Editor-in-chief
at Simon & Schuster by age 28, book critic of The New Yorker a
year later, and a public intellectual of the first rank, Clifton
Fadiman (1904-1999) set a high bar, in both the literary and
oenological worlds.
His
love of literature was rivaled only by an ardent appreciation of fine
wine. If his daughter, Anne, has been more than capable of following
in his writerly footsteps, forging an identity entirely her own.
Establishing a passion for the exalted grape has been much the
greater challenge, one taste the journalist admits she may never
acquire.
Anne
Fadiman, currently writer-in-residence at Yale, is best known for her
National Book Critics Circle Award-winning “The Spirit Catches You
and You Fall Down” (2012), a nonfiction account of the conflict
between a small county hospital in California and a refugee family
from Laos. But she is also the author of the essay collections “At
Large and At Small” and “Ex Libris.”
Unlike
her father's books, hers are still in print. A principal reason she
undertook this arresting memoir of their relationship was to address
that regrettable state of affairs, and to acquaint contemporary
readers with his exceptional erudition, expertise and wit.
For
much of his life, and despite his manifest accomplishments, the
senior Fadiman fought an array of insecurities, not the least of
which was his ethnic heritage. Born into a secular Jewish family in
Brooklyn, he buried his background beneath WASP-ish sensibilities and
pursuits from his college days forward.
These
preferences were not pretensions. They were cultivated out of a
genuine appreciation, though motivated at least in part by
humiliations endured as a young man and a desire to be a player in
the dominant culture rather than a perpetual outsider.
Though
his distaste moderated late in life, Fadiman believed that Jewishness
was a cultural and career impediment, and either directly or
indirectly communicated this message to his children.
In
contrast, the author's mother, Annalee, was of mixed Presbyterian and
Mormon stock, an accomplished journalist and screenwriter who gave up
her career for marriage (an error daughter Anne would not make).

__INFORMATION SUPPLIED__
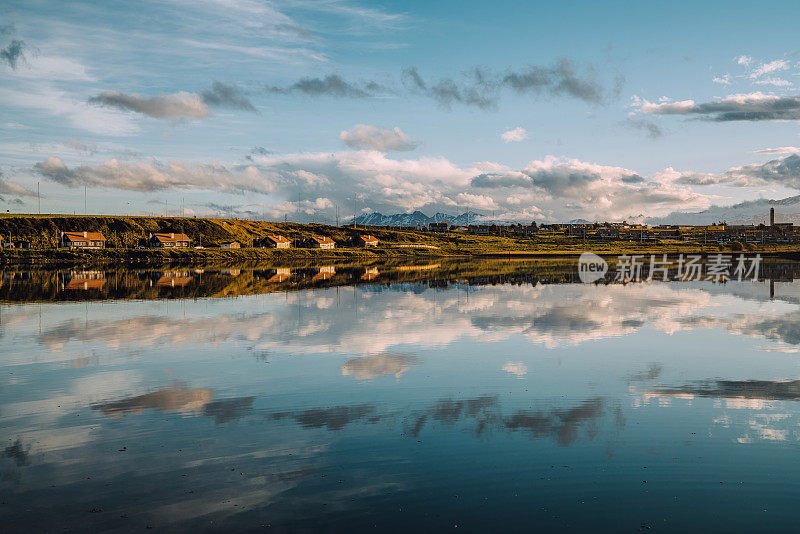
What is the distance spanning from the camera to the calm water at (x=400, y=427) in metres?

__TASK LIST__
• 1. Please repeat the book review word for word from "Editor-in-chief" to "entirely her own.".
• 2. Decide whether each statement agrees with the book review. Answer yes or no, and quote the words from the book review that settle it.
(a) Clifton Fadiman became book critic of The New Yorker before he became editor-in-chief at Simon & Schuster.
(b) Anne Fadiman's mother gave up her career for marriage.
(c) Clifton Fadiman was born into a secular Jewish family in Brooklyn.

__RESPONSES PER TASK__
• 1.
Editor-in-chief
at Simon & Schuster by age 28, book critic of The New Yorker a
year later, and a public intellectual of the first rank, Clifton
Fadiman (1904-1999) set a high bar, in both the literary and
oenological worlds.
His
love of literature was rivaled only by an ardent appreciation of fine
wine. If his daughter, Anne, has been more than capable of following
in his writerly footsteps, forging an identity entirely her own.

• 2.
(a) No: "Editor-in-chief at Simon & Schuster by age 28, book critic of The New Yorker a year later"
(b) Yes: "an accomplished journalist and screenwriter who gave up her career for marriage"
(c) Yes: "Born into a secular Jewish family in Brooklyn"